Page text
These, along with a few other carbon nanotube based gas sensors exist (United States patent 7052468, United States patent 7081385). In general, the stress has been to monitor the electrical characteristics of carbon nanotubes, upon adsorption of various gases and liquids. This generally requires lithographic tools to fabricate an

array of aligned nanotubes. The measurement of l-V characteristics often requires special instruments. These factors make this type of sensors economically unviable to produce on large scale. On the other hand, very limited art is available on monitoring the changes in the vibrational and optical characteristics of nanotubes upon exposure to gases. Herein, we conceive and demonstrate a method to fabricate gas sensors, relying on the visible fluorescence from metal nanoparticle-SWNT composites. Leakage of gases like methane, hydrogen and helium are often dangerous, from the perspective of their flammability, particularly in industrial scenarios. In this disclosed method, SWNTs which act as storage materials, are made as sensors for the stored gases. This makes it possible to have the same device for both storing and sensing applications.
DESCRIPTION OF INVENTION:
This invention describes one such gas sensor, fabricated from metal nanoparticle-single walled carbon nanotube composites. This is based on the visible fluorescence in such composites that has been reported and documented earlier (Indian Patent Application No 421 CHE/2006 dated 9th March 2006; Indian Patent No 943/CHE/2007 dated 03th May, 2007). The present patent describes a method to use the composite material as a gas sensor using the fluorescence. The fluorescence from the composite has been shown to be sensitive to the quantity and type of gas to which it is exposed to.
The method herein proposes to fabricate a composite film of gold or silver nanoparticles and carbon nanotubes at a liquid-liquid interface and use it to sense gases.
The nanoparticles of gold, stabilized by citrate groups (Au@citrate) were synthesized by a procedure reported in the literature (Turkevich, J.; Stevenson, P.L.; Hiller, J. Discuss. Faraday Sod 951, 11, 55). The typical size of the particles synthesized by this method is 12-15 nm in diameter. Silver nanoparticles (Ag@citrate) of mean diameter 60 - 70 nm, are also prepared from a similar protocol by reduction with trisodium citrate. Gold nanorods (AuNRs), of aspect ratio 2.8 and diameter 11 nm, are prepared from a seed-mediated template assisted method (Sau, T. K., Murphy, C. J., Langmuir, 2004, 20, 6414). Single walled carbon nanotubes were purchased

from Sigma Aldrich. This was sonicated in N, N dimethylformamide and centrifuged at 20000 rpm for 30 minutes. The resulting mother liquor was collected and subjected to several sonication-centrifugation cycles to remove all metal and carbon impurities. The brown colored supernatant solution was found to be stable for several weeks.

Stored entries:
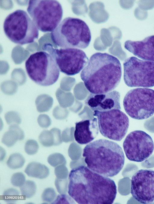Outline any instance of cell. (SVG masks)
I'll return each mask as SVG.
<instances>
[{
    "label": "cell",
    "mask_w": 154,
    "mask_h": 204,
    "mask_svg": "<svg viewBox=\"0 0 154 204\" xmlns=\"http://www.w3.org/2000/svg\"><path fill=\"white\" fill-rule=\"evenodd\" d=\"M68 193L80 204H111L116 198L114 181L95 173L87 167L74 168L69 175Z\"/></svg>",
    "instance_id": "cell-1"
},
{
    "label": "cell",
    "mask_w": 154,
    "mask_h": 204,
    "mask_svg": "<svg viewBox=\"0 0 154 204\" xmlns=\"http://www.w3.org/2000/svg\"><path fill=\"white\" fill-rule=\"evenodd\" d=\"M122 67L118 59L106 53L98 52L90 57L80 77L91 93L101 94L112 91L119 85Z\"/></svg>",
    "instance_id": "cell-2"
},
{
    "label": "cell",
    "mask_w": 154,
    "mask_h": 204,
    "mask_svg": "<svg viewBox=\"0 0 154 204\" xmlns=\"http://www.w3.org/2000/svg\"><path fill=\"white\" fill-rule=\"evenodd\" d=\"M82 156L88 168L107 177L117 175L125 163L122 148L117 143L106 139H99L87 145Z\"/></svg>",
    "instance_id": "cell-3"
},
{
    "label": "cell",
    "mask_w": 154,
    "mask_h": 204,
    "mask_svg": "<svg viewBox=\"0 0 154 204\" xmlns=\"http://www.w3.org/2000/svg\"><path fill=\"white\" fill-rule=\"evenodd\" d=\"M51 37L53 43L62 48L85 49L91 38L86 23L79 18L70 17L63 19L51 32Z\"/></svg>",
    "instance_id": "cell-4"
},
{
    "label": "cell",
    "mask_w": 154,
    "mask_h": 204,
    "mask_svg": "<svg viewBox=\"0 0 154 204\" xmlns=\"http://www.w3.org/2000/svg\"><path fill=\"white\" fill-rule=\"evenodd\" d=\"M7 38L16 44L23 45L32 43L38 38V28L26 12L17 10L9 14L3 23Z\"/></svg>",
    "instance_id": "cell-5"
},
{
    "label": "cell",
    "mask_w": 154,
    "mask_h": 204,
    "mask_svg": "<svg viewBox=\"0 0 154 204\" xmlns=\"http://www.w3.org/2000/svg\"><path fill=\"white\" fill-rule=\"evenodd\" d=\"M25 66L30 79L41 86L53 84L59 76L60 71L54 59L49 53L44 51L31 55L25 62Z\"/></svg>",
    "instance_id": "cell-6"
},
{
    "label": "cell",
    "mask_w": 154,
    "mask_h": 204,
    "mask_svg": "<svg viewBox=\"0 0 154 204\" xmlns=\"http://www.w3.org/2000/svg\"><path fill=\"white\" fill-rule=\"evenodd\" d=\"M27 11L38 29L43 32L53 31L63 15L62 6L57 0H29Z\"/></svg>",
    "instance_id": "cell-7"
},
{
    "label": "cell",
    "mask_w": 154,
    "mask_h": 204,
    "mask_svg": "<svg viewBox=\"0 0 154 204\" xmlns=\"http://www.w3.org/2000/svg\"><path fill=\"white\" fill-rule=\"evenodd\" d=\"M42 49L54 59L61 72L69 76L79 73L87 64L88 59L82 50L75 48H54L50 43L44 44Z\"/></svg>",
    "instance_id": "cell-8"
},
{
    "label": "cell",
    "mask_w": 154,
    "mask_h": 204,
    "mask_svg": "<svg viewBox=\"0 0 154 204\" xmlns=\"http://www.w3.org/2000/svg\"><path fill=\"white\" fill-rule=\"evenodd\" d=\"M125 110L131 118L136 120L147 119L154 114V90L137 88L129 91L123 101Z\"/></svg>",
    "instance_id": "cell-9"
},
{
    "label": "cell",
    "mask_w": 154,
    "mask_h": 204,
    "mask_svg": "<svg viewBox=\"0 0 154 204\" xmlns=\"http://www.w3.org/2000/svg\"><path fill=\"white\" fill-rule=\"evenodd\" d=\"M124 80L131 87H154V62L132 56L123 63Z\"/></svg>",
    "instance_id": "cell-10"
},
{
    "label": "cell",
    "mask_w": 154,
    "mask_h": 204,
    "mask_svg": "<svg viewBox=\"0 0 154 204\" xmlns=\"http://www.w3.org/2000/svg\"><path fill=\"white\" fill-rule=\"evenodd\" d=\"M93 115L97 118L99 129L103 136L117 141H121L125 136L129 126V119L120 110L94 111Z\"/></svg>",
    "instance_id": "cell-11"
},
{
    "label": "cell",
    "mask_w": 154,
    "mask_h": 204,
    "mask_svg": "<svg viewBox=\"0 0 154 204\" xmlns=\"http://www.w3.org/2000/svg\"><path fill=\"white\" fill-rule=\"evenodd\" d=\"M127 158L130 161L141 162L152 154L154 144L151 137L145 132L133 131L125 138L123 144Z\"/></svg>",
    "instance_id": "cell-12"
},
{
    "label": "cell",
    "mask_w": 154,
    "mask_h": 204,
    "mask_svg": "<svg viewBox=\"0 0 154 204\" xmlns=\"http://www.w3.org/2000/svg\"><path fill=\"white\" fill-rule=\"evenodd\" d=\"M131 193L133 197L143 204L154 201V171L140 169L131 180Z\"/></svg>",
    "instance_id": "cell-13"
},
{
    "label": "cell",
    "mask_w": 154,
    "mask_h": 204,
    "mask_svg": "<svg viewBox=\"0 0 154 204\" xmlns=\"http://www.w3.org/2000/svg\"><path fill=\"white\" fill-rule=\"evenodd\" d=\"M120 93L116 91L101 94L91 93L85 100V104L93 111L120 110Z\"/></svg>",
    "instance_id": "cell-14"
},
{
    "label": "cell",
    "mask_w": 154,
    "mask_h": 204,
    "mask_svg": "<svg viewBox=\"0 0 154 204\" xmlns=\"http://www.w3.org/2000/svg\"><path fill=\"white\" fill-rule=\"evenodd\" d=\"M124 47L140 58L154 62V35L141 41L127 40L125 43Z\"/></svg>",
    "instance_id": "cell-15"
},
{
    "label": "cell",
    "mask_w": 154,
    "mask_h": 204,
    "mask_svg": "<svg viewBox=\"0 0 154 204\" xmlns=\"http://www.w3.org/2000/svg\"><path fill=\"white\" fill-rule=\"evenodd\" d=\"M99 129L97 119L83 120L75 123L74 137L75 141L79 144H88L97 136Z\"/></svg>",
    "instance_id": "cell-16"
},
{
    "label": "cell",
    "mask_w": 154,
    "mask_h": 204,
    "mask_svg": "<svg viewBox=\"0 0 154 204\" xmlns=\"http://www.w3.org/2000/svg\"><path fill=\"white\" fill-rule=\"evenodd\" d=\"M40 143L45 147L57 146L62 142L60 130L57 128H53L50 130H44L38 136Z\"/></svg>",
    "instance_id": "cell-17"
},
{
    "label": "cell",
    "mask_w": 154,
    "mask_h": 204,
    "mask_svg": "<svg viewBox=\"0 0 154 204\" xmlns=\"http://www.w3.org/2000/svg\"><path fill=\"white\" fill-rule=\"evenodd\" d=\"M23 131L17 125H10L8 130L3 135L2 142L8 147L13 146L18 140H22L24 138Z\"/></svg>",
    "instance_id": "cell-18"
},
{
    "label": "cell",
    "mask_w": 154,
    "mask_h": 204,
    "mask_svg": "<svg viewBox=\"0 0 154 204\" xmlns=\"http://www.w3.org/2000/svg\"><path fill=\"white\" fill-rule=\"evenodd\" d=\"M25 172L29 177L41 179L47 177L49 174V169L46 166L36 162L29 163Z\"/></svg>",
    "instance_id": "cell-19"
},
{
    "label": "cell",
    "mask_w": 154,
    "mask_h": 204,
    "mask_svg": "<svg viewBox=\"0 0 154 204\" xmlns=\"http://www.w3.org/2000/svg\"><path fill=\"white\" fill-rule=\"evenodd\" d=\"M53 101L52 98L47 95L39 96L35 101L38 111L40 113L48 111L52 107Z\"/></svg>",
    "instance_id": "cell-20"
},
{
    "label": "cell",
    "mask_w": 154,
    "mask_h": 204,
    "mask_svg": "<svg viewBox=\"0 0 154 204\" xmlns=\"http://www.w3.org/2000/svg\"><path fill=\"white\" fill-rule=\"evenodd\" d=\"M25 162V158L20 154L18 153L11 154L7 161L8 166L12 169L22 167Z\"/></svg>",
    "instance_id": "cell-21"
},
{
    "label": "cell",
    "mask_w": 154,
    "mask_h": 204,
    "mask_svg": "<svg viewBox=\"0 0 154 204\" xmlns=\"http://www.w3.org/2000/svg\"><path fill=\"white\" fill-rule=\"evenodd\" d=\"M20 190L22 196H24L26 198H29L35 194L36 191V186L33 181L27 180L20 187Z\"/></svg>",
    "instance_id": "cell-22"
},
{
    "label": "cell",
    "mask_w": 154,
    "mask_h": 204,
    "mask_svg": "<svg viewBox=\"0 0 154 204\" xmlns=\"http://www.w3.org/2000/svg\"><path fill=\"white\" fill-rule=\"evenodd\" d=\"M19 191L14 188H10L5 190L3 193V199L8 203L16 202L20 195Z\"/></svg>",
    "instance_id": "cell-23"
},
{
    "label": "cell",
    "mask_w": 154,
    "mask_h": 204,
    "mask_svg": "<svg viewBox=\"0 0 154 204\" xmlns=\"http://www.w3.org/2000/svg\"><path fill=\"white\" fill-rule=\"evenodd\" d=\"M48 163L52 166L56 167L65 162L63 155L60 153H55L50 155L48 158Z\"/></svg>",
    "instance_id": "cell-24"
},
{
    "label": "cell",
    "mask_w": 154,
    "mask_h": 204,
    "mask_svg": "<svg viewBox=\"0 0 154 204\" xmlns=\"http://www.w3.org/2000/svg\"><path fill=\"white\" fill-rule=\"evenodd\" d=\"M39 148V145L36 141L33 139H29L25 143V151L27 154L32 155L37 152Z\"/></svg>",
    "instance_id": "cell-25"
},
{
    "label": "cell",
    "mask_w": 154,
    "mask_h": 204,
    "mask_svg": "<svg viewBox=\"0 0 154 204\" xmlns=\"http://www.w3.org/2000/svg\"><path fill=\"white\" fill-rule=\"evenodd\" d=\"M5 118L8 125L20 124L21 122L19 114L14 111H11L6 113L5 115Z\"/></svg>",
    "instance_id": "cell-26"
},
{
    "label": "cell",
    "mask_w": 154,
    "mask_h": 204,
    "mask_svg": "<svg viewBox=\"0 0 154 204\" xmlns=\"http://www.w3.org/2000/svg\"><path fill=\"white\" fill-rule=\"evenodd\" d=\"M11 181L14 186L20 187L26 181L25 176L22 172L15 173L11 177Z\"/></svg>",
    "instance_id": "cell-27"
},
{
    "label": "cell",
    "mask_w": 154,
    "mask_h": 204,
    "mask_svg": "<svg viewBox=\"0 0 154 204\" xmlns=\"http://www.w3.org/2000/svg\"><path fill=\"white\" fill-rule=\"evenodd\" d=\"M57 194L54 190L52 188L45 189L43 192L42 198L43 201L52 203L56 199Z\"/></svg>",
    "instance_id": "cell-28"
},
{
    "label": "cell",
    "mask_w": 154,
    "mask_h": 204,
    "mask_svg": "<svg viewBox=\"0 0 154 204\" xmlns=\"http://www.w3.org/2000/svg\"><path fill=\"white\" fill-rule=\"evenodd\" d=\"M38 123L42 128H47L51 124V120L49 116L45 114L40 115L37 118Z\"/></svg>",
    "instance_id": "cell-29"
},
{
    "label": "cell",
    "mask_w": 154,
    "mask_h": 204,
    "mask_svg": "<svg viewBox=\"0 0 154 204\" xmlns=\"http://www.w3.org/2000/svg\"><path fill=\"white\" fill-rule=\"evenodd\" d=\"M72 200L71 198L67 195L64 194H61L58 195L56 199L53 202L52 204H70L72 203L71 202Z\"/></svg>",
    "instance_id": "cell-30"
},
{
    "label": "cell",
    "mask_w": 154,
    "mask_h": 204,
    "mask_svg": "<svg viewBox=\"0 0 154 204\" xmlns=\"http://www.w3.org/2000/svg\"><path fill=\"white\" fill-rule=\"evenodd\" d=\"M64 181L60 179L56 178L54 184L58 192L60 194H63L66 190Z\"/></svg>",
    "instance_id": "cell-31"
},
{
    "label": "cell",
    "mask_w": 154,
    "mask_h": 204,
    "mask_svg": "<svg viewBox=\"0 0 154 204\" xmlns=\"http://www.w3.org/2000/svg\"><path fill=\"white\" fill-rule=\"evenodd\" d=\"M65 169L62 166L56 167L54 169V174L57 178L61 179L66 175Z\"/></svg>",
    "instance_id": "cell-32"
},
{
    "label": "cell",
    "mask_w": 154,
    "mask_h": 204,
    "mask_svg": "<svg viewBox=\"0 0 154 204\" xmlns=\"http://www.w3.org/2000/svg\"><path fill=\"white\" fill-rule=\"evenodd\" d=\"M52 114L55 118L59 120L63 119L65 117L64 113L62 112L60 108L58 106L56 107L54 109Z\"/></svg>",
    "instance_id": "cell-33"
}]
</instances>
--
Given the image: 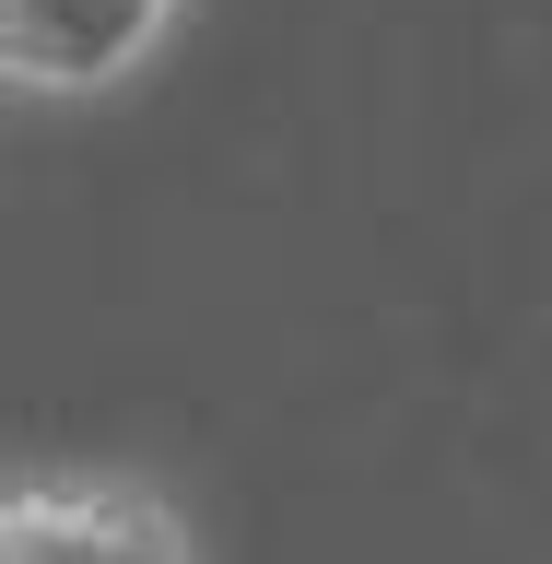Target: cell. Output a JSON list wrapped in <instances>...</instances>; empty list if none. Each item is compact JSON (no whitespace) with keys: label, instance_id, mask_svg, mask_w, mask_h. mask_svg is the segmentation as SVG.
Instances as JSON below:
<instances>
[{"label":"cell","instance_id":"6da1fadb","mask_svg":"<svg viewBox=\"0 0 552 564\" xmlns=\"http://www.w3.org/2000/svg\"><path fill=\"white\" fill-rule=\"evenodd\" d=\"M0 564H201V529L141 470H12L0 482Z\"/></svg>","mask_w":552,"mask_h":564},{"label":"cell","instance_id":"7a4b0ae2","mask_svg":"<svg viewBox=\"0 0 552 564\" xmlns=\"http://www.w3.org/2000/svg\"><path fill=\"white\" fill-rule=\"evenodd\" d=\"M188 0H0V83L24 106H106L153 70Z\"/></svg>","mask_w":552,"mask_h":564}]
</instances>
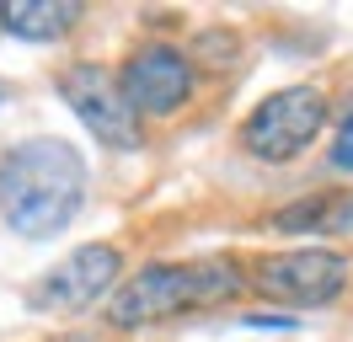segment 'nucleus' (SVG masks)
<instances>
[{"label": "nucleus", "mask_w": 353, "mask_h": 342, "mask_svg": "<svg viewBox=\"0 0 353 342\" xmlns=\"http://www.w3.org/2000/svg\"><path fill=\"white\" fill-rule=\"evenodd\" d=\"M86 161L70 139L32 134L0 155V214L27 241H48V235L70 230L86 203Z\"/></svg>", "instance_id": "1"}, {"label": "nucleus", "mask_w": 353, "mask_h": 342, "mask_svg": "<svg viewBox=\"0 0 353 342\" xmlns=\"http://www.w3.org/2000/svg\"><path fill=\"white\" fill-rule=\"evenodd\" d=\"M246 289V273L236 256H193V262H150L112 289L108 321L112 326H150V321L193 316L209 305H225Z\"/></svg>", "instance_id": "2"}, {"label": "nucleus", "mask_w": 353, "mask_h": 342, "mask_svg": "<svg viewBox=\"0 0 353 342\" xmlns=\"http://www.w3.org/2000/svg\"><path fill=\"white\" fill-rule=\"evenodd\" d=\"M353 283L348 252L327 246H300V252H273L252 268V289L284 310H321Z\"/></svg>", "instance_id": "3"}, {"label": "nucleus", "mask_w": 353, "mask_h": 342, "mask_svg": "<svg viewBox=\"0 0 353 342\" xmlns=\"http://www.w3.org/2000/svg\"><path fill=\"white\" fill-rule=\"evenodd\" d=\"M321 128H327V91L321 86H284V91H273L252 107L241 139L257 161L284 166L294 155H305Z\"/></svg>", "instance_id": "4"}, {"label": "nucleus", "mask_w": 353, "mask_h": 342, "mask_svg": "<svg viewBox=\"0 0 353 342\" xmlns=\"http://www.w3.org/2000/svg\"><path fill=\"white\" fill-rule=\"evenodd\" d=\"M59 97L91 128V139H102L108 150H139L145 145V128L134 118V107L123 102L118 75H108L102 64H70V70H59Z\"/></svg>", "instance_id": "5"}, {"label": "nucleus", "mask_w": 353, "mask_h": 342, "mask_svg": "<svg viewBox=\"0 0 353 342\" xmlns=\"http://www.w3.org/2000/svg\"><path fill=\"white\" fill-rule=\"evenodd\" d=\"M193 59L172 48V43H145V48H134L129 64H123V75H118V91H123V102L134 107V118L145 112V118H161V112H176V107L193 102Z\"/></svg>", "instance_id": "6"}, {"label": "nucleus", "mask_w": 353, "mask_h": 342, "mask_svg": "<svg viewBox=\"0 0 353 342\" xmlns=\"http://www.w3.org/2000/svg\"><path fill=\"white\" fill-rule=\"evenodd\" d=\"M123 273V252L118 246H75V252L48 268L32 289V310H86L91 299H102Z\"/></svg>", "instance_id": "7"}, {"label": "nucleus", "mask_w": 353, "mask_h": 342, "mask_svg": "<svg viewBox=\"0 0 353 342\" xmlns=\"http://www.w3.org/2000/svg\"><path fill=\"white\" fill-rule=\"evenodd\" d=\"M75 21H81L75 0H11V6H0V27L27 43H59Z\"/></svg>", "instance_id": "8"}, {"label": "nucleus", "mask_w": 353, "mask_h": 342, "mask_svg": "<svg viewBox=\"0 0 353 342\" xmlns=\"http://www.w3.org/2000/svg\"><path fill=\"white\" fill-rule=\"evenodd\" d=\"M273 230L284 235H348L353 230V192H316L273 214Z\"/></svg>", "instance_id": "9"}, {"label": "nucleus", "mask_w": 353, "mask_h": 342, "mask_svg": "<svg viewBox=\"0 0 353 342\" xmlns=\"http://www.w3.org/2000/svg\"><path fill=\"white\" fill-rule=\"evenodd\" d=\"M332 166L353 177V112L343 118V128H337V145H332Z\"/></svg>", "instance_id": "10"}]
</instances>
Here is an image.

Stated problem
Continue the nanotube gas sensor text from its last sentence. The microscopy labeling listing has no role in what comes next.

Written answer
The method according to this invention comprises the steps of fabricating a composite film having nanoparticles and single walled carbon nanotubes as the components. This composite film was formed at the liquid-liquid interface. The as-prepared gold and silver nanoparticles, using the citrate reduction route (Turkevich, J.; Stevenson, P.L.; Hiller, J. Discuss. Faraday Soc.1951, 11, 55), was the aqueous phase (liquid phase 1) while diethyl ether formed the organic phase (liquid phase 2). To this biphasic system, the dispersion of SWNTs in tetrahydrofuran (THF) was added. The film formed at the liquid-liquid interface was transferred to a glass substrate and allowed to dry in ambience. Various other sources of SWNTs were used. Gold nanoparticles, nanorods and silver nanoparticles have been used in the aqueous phase to form the composite termed as Au-SWNT, AuNR-SWNT and Ag-SWNT, respectively. The vibrational and fluorescent properties of such composites were studied by Raman spectroscopy, the details of the instrumental setup is given below.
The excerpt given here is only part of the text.